• Records for this task:
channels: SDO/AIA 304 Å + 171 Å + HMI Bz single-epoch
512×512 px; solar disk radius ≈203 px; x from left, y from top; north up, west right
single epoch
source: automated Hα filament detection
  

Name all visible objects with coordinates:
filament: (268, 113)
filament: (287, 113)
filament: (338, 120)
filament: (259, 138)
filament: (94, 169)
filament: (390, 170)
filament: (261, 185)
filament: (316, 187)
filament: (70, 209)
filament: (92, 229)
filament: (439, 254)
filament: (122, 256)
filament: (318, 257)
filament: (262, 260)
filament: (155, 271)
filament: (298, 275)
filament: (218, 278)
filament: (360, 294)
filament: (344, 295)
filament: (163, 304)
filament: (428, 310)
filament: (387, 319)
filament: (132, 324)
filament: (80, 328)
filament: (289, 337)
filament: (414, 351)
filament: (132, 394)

• Problem: Reproduce all of the lines above word for word, with no changes.

• Answer to the task:
channels: SDO/AIA 304 Å + 171 Å + HMI Bz single-epoch
512×512 px; solar disk radius ≈203 px; x from left, y from top; north up, west right
single epoch
source: automated Hα filament detection
  

Name all visible objects with coordinates:
filament: (268, 113)
filament: (287, 113)
filament: (338, 120)
filament: (259, 138)
filament: (94, 169)
filament: (390, 170)
filament: (261, 185)
filament: (316, 187)
filament: (70, 209)
filament: (92, 229)
filament: (439, 254)
filament: (122, 256)
filament: (318, 257)
filament: (262, 260)
filament: (155, 271)
filament: (298, 275)
filament: (218, 278)
filament: (360, 294)
filament: (344, 295)
filament: (163, 304)
filament: (428, 310)
filament: (387, 319)
filament: (132, 324)
filament: (80, 328)
filament: (289, 337)
filament: (414, 351)
filament: (132, 394)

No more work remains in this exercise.